* _What to produce_: Starting with the line that contains "Looking at this", reproduce each line through the end of the entries exactly as written.

(Spatial reasoning dataset excerpts)
....
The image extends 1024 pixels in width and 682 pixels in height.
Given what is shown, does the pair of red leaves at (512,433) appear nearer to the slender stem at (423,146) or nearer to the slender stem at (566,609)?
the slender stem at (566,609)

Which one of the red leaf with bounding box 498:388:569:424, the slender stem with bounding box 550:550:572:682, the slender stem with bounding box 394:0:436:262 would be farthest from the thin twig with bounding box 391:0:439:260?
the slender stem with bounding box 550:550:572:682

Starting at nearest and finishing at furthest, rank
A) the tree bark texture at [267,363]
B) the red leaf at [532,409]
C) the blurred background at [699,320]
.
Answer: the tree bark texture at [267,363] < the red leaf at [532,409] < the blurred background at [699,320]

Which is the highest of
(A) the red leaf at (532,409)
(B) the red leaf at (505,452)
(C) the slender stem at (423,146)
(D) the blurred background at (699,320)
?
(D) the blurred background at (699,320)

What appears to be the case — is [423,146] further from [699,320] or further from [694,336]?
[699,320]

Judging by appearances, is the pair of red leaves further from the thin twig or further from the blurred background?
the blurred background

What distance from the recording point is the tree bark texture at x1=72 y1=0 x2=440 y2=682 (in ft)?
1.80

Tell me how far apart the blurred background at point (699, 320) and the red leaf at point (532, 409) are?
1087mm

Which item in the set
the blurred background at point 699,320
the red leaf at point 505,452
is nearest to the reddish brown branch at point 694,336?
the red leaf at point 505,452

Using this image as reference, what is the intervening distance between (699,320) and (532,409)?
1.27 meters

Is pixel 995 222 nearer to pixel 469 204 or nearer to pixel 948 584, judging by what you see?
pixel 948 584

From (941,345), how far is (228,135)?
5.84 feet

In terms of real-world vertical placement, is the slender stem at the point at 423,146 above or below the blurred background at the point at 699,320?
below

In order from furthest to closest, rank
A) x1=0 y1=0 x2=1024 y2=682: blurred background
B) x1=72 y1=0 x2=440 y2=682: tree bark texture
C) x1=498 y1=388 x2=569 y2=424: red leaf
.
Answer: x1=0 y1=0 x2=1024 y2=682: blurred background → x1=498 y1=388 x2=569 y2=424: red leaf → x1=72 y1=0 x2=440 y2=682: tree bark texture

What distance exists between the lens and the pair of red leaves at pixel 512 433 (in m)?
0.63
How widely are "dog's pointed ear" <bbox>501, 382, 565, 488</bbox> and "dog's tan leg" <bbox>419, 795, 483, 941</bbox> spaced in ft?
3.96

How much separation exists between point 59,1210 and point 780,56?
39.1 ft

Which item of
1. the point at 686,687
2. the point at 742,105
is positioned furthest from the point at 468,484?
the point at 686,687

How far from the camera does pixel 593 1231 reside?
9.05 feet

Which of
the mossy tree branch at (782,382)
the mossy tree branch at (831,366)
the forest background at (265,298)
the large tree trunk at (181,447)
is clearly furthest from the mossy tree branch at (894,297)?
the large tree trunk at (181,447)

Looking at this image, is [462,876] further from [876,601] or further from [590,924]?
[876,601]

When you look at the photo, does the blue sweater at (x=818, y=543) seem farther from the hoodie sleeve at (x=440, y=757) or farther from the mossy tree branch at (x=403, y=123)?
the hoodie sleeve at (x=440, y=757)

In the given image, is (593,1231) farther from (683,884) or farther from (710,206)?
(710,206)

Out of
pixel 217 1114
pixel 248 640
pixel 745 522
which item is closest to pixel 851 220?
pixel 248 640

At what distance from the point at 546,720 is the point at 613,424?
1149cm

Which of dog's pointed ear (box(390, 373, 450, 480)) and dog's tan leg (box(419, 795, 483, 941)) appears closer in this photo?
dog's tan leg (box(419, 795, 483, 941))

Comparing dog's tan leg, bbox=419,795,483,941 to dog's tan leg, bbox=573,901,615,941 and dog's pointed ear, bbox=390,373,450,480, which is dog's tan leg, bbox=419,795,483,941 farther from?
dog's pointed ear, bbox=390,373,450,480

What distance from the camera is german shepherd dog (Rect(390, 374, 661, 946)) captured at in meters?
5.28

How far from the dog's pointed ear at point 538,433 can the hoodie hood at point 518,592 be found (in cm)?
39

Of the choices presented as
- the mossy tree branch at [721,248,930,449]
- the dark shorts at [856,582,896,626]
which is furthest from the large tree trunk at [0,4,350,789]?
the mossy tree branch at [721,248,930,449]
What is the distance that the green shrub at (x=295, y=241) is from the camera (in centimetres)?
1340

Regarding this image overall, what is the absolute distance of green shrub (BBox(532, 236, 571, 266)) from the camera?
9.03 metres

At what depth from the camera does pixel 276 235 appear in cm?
....
* _Written solution_:
Looking at this image, is [462,876] further from [876,601] or further from [590,924]?
[876,601]

When you look at the photo, does the blue sweater at (x=818, y=543) seem farther from the hoodie sleeve at (x=440, y=757) or farther from the mossy tree branch at (x=403, y=123)?
the hoodie sleeve at (x=440, y=757)

In the given image, is (593,1231) farther from (683,884) or farther from (710,206)?
(710,206)

Out of
pixel 217 1114
pixel 248 640
pixel 745 522
which item is closest to pixel 851 220?
pixel 248 640

At what distance from the point at 546,720 is the point at 613,424?
1149cm

Which of dog's pointed ear (box(390, 373, 450, 480)) and dog's tan leg (box(419, 795, 483, 941)) appears closer in this photo?
dog's tan leg (box(419, 795, 483, 941))

Comparing dog's tan leg, bbox=419,795,483,941 to dog's tan leg, bbox=573,901,615,941 and dog's pointed ear, bbox=390,373,450,480, which is dog's tan leg, bbox=419,795,483,941 farther from?
dog's pointed ear, bbox=390,373,450,480

What distance from the camera is german shepherd dog (Rect(390, 374, 661, 946)) captured at in meters?
5.28

How far from the dog's pointed ear at point 538,433 can the hoodie hood at point 518,592 be found (in cm)?
39

Of the choices presented as
- the mossy tree branch at [721,248,930,449]
- the dark shorts at [856,582,896,626]
which is furthest from the large tree trunk at [0,4,350,789]?
the mossy tree branch at [721,248,930,449]
What is the distance that the green shrub at (x=295, y=241) is from the camera (in centimetres)?
1340

Regarding this image overall, what is the absolute distance of green shrub (BBox(532, 236, 571, 266)) from the camera?
9.03 metres

At what depth from the camera does pixel 276 235 appear in cm?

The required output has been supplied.